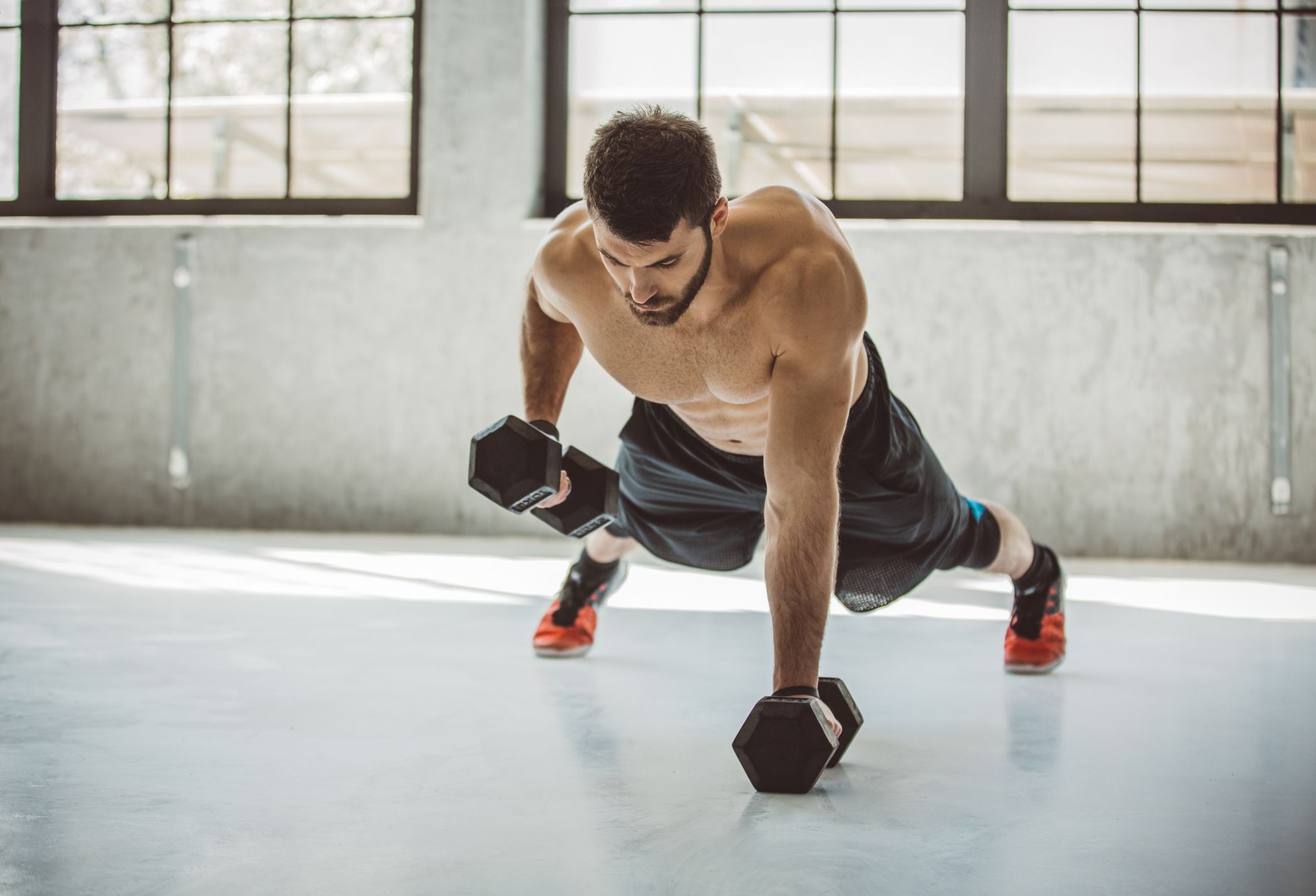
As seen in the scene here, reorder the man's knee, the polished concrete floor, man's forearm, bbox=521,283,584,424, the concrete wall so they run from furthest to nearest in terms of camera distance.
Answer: the concrete wall → the man's knee → man's forearm, bbox=521,283,584,424 → the polished concrete floor

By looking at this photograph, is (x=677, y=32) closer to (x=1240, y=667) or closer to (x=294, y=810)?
(x=1240, y=667)

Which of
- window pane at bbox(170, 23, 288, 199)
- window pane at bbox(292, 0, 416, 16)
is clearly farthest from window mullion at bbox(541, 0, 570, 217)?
window pane at bbox(170, 23, 288, 199)

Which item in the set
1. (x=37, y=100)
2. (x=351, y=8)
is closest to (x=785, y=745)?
(x=351, y=8)

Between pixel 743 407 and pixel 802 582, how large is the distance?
0.38 m

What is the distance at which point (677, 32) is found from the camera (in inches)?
169

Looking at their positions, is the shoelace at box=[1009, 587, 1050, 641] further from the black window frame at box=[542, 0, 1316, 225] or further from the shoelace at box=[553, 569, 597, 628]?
the black window frame at box=[542, 0, 1316, 225]

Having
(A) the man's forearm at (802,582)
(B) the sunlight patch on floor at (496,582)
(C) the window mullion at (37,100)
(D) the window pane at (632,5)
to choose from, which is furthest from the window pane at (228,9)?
(A) the man's forearm at (802,582)

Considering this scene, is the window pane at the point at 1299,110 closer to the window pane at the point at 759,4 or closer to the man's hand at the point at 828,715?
the window pane at the point at 759,4

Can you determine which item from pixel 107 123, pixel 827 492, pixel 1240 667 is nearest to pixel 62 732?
pixel 827 492

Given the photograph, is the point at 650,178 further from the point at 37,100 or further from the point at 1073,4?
the point at 37,100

Exercise prompt = From the material above, copy everything exactly but the pictures.

Expected answer =
As seen in the scene here, reorder the man's knee, the polished concrete floor, man's forearm, bbox=521,283,584,424, the concrete wall so they run from furthest to nearest in terms of camera distance.
Answer: the concrete wall → the man's knee → man's forearm, bbox=521,283,584,424 → the polished concrete floor

By looking at this photograph, is (x=677, y=32) closer to (x=1240, y=667) or closer to (x=294, y=810)?
(x=1240, y=667)

Which of
- window pane at bbox(170, 23, 288, 199)
- window pane at bbox(292, 0, 416, 16)
is clearly farthest from window mullion at bbox(541, 0, 570, 217)?
window pane at bbox(170, 23, 288, 199)

Which item in the set
1. (x=37, y=100)
2. (x=351, y=8)
is closest to (x=785, y=745)?
(x=351, y=8)

Between pixel 743 407 and pixel 802 582, how large is the distance?
0.38 m

What is the distance at which point (677, 32) is found from the camera (in inches)?
169

Looking at their positions, is the shoelace at box=[1009, 587, 1050, 641] further from the black window frame at box=[542, 0, 1316, 225] or further from the shoelace at box=[553, 569, 597, 628]?
the black window frame at box=[542, 0, 1316, 225]

Having
(A) the man's forearm at (802,582)
(B) the sunlight patch on floor at (496,582)
(C) the window mullion at (37,100)
(D) the window pane at (632,5)
to choose from, which is furthest from the window pane at (228,9)?
(A) the man's forearm at (802,582)

Considering this scene, is the window pane at the point at 1299,110 closer to the window pane at the point at 759,4 or closer to the man's hand at the point at 828,715?
the window pane at the point at 759,4

Can you determine which item from pixel 107 123, pixel 827 492, pixel 1240 667 is nearest to pixel 62 732?
pixel 827 492

Given the photograph, is the point at 650,178 further from the point at 37,100 or further from the point at 1073,4?
the point at 37,100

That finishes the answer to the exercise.